Si capisce allora che uno sviluppo sostenibile, non omologato ma specifico della Toscana, passa attraverso il mantenimento di una serie di rapporti tra elementi costituitivi che sono riconosciuti come propri di questo territorio, che anzi “fanno” il territorio, così come è anche nell’immaginario di chi toscano non è.
Le nostre esperienze ci fanno dire che troppo spesso la domanda citata diventa: “come posso sfruttare i beni della mia Regione per raggiungere un vantaggio per me o per la mia consorteria?”.

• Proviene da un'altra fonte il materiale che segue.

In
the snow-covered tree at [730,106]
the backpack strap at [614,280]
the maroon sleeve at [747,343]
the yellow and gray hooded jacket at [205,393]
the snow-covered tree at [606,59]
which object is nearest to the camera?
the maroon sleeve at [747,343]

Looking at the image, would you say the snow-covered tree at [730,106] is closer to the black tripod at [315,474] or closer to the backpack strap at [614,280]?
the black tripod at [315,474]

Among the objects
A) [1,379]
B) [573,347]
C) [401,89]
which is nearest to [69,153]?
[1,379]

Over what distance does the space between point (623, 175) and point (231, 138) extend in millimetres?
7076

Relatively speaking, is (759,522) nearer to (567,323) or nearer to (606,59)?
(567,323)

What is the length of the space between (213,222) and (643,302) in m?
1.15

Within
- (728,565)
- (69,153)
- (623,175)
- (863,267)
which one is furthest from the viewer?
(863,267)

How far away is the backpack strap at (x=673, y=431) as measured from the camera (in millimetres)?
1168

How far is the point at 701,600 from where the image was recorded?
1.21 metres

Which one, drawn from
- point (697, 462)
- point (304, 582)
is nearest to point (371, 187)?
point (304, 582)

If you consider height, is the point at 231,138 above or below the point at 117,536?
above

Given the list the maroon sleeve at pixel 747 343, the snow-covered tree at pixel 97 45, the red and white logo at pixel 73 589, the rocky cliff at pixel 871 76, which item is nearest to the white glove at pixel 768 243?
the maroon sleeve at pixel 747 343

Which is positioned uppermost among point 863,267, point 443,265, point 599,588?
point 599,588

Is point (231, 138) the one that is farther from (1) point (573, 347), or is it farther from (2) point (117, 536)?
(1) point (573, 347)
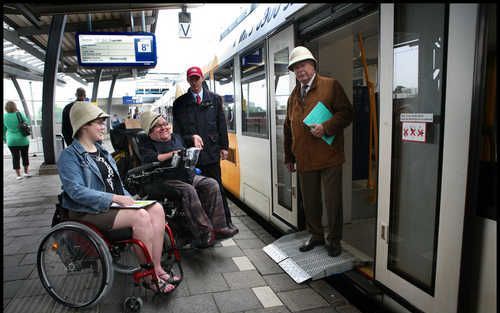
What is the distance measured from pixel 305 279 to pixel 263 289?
0.35 meters

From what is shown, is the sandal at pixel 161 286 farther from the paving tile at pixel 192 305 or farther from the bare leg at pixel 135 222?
the bare leg at pixel 135 222

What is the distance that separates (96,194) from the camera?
8.36 ft

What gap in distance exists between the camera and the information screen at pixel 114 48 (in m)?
7.00

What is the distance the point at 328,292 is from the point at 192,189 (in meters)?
1.50

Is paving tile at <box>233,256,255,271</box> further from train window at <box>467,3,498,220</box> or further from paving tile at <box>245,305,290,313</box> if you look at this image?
train window at <box>467,3,498,220</box>

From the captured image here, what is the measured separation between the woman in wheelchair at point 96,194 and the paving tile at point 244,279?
1.56ft

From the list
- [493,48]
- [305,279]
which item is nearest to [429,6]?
[493,48]

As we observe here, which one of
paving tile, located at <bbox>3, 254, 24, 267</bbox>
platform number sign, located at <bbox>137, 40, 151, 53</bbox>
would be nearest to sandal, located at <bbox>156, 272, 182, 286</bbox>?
paving tile, located at <bbox>3, 254, 24, 267</bbox>

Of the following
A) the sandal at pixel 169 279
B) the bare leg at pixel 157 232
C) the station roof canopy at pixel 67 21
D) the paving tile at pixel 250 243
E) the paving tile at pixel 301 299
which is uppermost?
the station roof canopy at pixel 67 21

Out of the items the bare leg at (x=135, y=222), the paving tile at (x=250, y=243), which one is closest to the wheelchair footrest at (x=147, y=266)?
the bare leg at (x=135, y=222)

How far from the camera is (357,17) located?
2711 mm

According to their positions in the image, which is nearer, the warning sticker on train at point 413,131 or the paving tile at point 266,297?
the warning sticker on train at point 413,131

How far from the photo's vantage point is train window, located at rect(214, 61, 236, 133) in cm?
530

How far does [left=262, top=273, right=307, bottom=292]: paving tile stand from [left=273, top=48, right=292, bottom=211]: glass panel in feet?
2.65
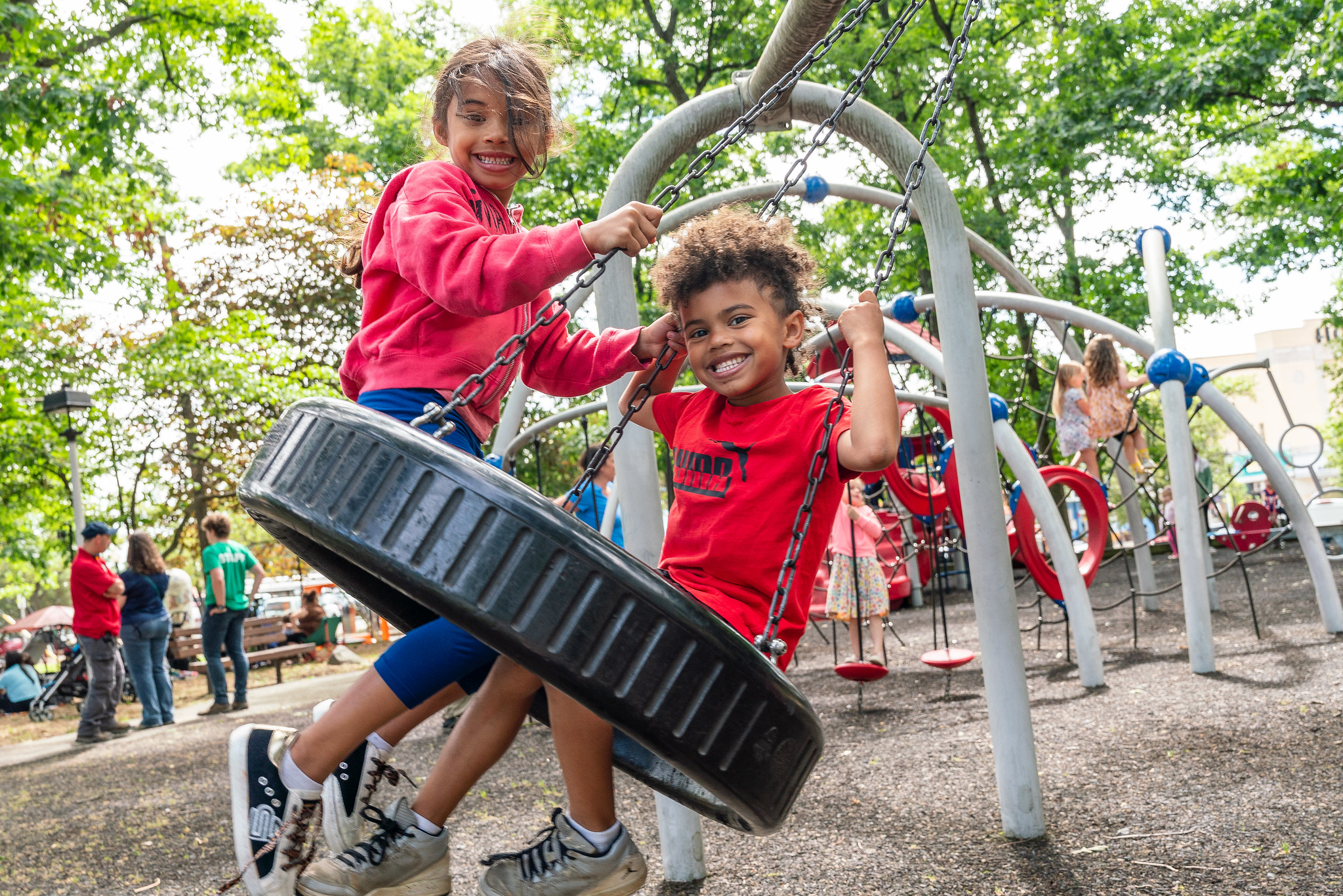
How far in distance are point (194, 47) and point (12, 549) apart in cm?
1248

Le proteste, spesso isteriche, che il Piano ha scatenato, per esempio, da parte delle Associazioni degli agricoltori, del Consorzio Chianti Classico, dei cavatori,e altri, dimostrano che tanti, troppi, si preoccupano molto di non essere toccati nei loro interessi e pochissimo delle sorti altrui. Dimostrano di avere una visione molto corta che porterà, come ha già fatto in molti casi, alla scomparsa di quelle caratteristiche dei luoghi che li hanno aiutati, a volta in maniera determinante, a vendere i loro prodotti.
Ad esempio i vignaioli ben sanno che i compratori dei vini di qualità “comprano” in qualche modo anche la bellezza e la particolarità del territorio e della fattoria che li ha prodotti e che un vino della Toscana deve uscire da un paesaggio non omologato ai vigneti della Borgogna o della California.

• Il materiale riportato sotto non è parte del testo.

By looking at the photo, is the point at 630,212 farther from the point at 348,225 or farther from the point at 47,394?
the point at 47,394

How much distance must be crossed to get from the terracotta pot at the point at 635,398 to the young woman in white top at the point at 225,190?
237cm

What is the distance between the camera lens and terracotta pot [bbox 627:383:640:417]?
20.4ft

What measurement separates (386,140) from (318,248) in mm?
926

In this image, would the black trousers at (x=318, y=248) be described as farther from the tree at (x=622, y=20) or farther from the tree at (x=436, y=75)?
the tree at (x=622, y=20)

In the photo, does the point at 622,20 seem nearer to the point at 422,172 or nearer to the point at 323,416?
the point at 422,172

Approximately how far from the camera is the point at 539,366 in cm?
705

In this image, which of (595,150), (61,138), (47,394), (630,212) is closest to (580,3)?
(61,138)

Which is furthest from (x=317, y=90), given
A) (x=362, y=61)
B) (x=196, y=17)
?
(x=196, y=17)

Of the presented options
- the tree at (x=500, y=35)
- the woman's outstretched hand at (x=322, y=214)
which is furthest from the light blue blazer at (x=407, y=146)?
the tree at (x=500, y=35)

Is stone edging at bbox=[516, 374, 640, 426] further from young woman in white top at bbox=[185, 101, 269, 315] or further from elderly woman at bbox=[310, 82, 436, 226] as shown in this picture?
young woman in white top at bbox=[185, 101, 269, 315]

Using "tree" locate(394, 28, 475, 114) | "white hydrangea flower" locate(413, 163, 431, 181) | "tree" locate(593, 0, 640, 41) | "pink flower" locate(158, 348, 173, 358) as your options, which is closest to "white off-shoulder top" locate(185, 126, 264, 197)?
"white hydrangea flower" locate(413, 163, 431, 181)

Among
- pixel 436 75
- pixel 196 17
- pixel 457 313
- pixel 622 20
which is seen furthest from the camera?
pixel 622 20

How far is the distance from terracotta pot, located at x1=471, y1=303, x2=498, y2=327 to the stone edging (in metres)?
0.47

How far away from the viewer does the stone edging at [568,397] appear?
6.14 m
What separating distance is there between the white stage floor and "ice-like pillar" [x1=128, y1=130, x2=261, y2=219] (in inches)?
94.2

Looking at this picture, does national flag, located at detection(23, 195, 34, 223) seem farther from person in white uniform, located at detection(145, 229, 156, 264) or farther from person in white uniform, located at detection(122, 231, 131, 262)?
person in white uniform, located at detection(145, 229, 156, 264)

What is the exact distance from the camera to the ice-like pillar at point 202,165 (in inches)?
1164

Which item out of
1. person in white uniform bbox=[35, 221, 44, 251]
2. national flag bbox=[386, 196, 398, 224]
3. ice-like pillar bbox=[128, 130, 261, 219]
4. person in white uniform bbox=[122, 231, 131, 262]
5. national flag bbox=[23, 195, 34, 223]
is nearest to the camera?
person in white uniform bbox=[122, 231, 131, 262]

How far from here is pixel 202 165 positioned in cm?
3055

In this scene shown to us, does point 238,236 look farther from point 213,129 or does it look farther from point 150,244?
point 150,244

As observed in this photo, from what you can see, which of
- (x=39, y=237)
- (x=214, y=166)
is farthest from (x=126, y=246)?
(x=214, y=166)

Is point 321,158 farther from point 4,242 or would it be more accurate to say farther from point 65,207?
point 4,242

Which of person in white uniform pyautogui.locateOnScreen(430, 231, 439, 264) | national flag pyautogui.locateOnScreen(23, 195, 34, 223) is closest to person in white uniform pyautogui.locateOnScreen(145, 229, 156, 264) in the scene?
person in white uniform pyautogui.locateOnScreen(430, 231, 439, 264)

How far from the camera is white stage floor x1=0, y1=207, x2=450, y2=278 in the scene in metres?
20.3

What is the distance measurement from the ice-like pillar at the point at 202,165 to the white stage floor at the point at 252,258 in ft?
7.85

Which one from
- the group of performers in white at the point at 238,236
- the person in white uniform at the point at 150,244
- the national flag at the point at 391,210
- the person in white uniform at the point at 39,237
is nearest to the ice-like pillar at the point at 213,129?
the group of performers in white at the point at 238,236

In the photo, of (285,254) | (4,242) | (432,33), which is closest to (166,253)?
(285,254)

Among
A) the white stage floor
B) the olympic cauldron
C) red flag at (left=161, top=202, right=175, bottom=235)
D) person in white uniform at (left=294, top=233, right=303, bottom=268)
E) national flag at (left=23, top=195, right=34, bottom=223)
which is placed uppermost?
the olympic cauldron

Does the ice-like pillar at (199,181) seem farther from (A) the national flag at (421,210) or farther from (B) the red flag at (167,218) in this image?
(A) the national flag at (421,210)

Altrettanto bene sanno che le quantità di vigneti sono determinate da norme comunitarie e che l’unica reale possibilità di ampliamento di una azienda consiste nel comprare diritti di impianto di alcuni territori con la conseguenza dell’impoverimento o scomparsa di vigneti da alcuni paesaggi e di altra vegetazione e colture dove si fanno i nuovi impianti.

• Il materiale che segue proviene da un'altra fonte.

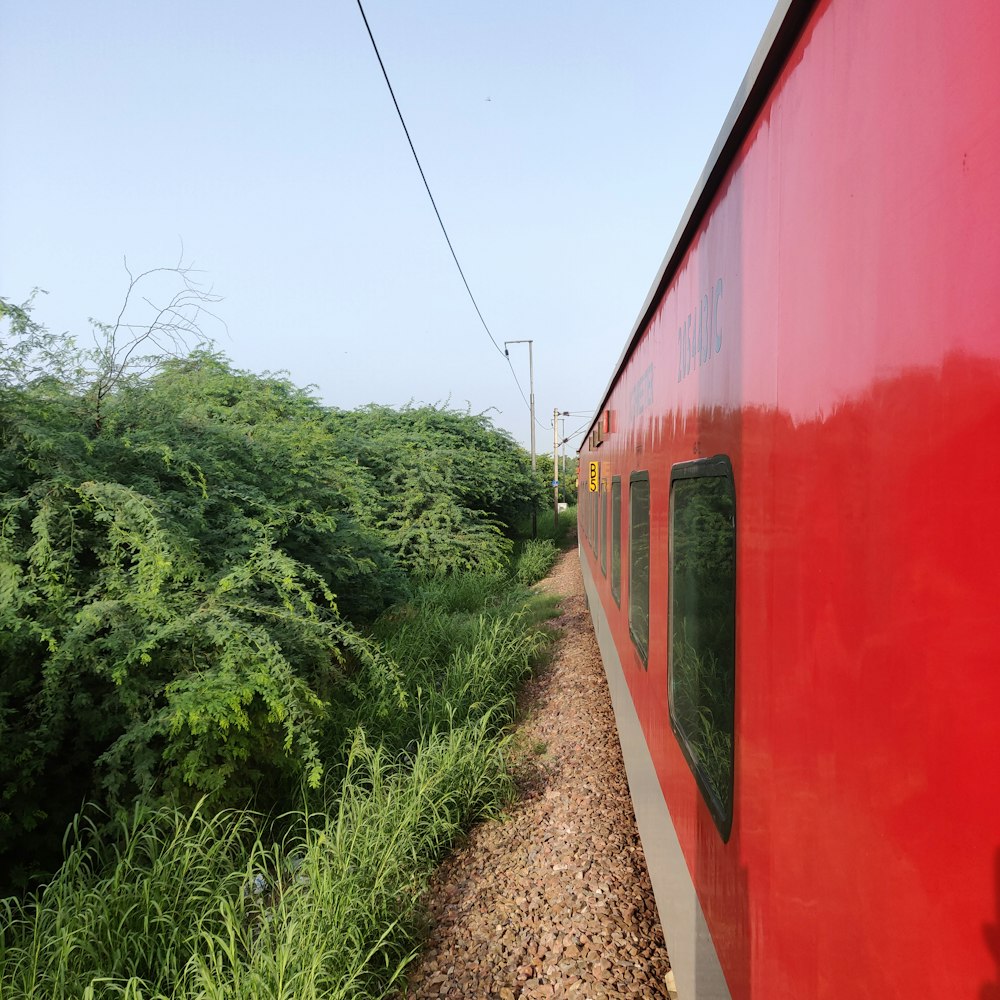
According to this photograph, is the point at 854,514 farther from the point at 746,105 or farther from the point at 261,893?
the point at 261,893

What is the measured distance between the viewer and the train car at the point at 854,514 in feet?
2.37

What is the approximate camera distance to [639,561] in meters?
3.85

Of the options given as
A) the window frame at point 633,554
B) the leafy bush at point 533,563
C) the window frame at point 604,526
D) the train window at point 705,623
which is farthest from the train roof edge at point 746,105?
the leafy bush at point 533,563

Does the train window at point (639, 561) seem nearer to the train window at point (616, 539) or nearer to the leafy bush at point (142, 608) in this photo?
the train window at point (616, 539)

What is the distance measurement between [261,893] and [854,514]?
3585 millimetres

Forse sarebbe bene che i coltivatori, prima di pretendere a gran voce aumenti di quantità, e una totale e indiscriminata libertà di movimento al disopra e al di là di tutti, si preoccupassero di tutelare meglio la qualità dei loro prodotti che semmai vengono impoveriti da troppo frequenti truffe sia nell’ambito vinicolo (vedi Montalcino) che oleario (vedi Monteriggioni). Analogamente dovrebbero avere la decenza di non negare tutti I rischi che certi impianti di vigneti portano a livello idrogeologico (vedi caso Cavalli), e di non negare i rischi di inquinamento inevitabilmente più alti nella coltivazione di vigneti.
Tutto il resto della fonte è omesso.